To investigate parent participation in the hospitalized child's care from the perspectives of children, parents and nurses.

Background

Parent participation in the hospitalized child's care has been increasingly promoted in paediatric nursing for many years because it ameliorates the adverse aspects of hospitalization, avoids parental separation and contributes to quality care for sick children. Parent participation is assumed to be unproblematic but evidence exists that nurses often have difficulty caring for parents.

Design

Using grounded method, data were collected through in-depth interviews, questionnaires and observation with 12 nurses from four paediatric wards in two hospitals in England.

Results

The dominant process appeared to be the socialization of parents to their role on the ward through inclusionary and exclusionary tactics.

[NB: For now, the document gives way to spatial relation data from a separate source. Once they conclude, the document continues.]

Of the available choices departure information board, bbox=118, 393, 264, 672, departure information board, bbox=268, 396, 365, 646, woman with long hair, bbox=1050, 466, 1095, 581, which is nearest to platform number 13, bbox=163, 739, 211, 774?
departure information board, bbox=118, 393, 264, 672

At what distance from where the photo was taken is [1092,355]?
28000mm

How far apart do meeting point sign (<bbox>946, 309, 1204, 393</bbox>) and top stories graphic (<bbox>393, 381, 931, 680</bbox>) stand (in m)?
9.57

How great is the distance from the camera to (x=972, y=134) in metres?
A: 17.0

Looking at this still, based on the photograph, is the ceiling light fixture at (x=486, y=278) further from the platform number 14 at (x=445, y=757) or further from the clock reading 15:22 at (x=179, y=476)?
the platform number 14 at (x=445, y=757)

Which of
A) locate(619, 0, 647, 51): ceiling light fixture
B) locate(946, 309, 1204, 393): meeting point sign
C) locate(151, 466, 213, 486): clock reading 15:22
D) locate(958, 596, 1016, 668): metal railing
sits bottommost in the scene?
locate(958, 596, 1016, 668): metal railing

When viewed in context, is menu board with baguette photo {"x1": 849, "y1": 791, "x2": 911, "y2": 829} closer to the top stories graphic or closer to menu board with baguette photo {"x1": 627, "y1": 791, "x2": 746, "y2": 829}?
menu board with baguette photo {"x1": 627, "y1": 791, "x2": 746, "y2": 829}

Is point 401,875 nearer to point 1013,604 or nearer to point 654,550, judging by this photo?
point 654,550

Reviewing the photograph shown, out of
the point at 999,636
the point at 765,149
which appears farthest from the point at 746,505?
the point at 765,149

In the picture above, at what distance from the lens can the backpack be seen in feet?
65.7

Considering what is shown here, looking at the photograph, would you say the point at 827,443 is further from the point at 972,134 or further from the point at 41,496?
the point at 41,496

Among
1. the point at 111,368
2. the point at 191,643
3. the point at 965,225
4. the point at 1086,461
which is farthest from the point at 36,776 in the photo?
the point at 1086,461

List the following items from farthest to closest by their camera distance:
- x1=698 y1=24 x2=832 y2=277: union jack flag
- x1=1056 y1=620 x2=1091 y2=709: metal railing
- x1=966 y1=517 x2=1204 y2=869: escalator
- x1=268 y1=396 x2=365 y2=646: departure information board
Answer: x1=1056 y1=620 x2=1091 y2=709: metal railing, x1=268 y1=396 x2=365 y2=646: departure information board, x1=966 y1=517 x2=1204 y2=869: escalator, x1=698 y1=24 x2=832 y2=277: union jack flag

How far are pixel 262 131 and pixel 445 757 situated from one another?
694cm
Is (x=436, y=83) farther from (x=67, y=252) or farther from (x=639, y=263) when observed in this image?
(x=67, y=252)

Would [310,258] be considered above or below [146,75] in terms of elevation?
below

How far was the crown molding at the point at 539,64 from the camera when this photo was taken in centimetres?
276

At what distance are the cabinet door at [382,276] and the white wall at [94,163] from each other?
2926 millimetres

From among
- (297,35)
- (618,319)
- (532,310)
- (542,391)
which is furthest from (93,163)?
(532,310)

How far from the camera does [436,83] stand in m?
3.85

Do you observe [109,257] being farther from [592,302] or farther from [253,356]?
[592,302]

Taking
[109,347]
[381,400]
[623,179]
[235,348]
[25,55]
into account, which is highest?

Nurses controlled the nature of parents' participation and parents had to ‘toe the line’. Although participation was presented as optional, parents were presented with no course other than acceptance. Parents were expected to stay with their child, behave properly and be involved in care. When parents did not adhere to these norms, they caused disruption to the order and routine of the ward. Compliance or non-compliance to the set of norms and rules was followed by reward or punishment.

Conclusion

The nurses' dependence on parents' active participation in the organization and delivery of the work suggests that parent participation as it is practised is clearly about administrative efficiency, not consumer empowerment.

Relevance to clinical practice

Organizational and managerial issues must be examined to ensure that nurses are adequately prepared and resourced to support parents on the ward. Continuing assessment of parents' expectations though a structured assessment tool would help reduce misunderstandings and conflict. Nurses should assess the situational context before relying on subjective impressions and assumptions about parents' participation in care.